Example: at Jennifer Sobol's lecture on 10/27 that Pat Young keeps talking
about, I learned that there is an entity called "pregnancy-associated breast
cancer," and that this is defined as breast cancer diagnosed during pregnancy
or up to one year post partum. There IS no entity called
"lactation-associated breast cancer." Now doesn't that strike you as
strange? What do they call breast cancer diagnosed during the second year of
lactation?
Example: Dr. Sobol had lots of great numbers to share: survival rates,
staging definitions, clinical guidelines for risks and benefits of different
treatment options. People have been doing a lot of work on breast cancer,
and they have concrete data to analyze and to use in advising women for
informed decision-making. In contrast, we don't even know how much a normal
baby pees and poops in the first week!
I raised a question about the lack of information on breast cancer during
lactation with Dr. Sobol. The breastfeeding interests don't have much money
for research about this topic (…we don't have money for even the basic
questions---see point 8), but I hoped the breast cancer people, who seem to
have lots more research dollars, could be persuaded to put lactation/cancer
questions higher on their research agenda. She was doubtful that this would
happen, however. It is not considered a priority, I guess.
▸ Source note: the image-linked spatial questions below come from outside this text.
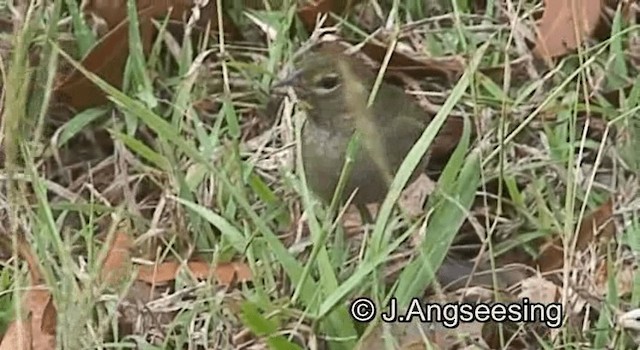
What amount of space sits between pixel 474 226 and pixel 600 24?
0.51 m

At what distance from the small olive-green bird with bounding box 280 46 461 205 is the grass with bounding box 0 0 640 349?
0.13 ft

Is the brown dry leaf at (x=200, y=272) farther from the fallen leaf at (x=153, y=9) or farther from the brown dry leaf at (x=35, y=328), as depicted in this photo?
the fallen leaf at (x=153, y=9)

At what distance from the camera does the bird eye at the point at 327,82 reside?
2.36m

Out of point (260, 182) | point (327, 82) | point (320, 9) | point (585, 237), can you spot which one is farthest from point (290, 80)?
point (585, 237)

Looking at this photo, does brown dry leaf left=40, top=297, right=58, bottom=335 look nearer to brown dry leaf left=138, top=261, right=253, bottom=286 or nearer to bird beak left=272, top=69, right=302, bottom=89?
brown dry leaf left=138, top=261, right=253, bottom=286

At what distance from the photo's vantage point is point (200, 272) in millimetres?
2234

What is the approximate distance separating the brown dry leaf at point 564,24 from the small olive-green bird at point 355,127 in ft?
0.87

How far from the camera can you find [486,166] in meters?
2.28

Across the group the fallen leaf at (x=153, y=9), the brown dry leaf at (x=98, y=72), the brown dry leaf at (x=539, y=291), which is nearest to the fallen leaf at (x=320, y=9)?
the fallen leaf at (x=153, y=9)

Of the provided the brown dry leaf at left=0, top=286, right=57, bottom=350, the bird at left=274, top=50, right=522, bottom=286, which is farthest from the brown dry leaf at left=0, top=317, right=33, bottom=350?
the bird at left=274, top=50, right=522, bottom=286

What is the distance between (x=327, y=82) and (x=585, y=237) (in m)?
0.45

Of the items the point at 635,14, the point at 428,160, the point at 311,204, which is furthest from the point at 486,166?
the point at 635,14

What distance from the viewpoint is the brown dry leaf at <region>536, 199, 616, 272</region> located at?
2.18 m

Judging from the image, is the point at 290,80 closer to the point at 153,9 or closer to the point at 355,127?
the point at 355,127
So, what do we do? We ourselves have a lot of gaps in our own knowledge.
People outside our field don't think it's important to know much about
breastfeeding. Kids don't learn about lactation in school. People who SHOULD
know at least the basics (e.g. doctors, hospital administrators, HMO
policy-makers, lawyers, labor leaders, politicians, teachers, social workers)
don't get them in their basic professional education. Since breastfeeding is
still regarded as a sort of "hush-hush" topic, there's room for lots of
misinformation, and even professionals are subject to believing myths when
they have nothing better to put in their place.
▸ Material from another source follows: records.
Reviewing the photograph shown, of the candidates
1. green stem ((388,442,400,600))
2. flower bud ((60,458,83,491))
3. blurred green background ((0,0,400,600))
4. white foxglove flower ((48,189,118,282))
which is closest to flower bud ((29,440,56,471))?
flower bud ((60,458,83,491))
I believe that the answer, as in so much of life, is EDUCATION. We have to
shine a light on breastfeeding, get it out into the open, get people thinking
and talking and asking questions about it. Make it visible. Make it normal.
And part of that process of making breastfeeding visible could be a
grassroots effort to influence the research agenda. If we collected actual
stories about women denied mammograms during lactation and presented them in
one document…to politicians who make breast cancer their "cause," to the CDC,
to the press…what might happen? Does anyone want to organize a campaign?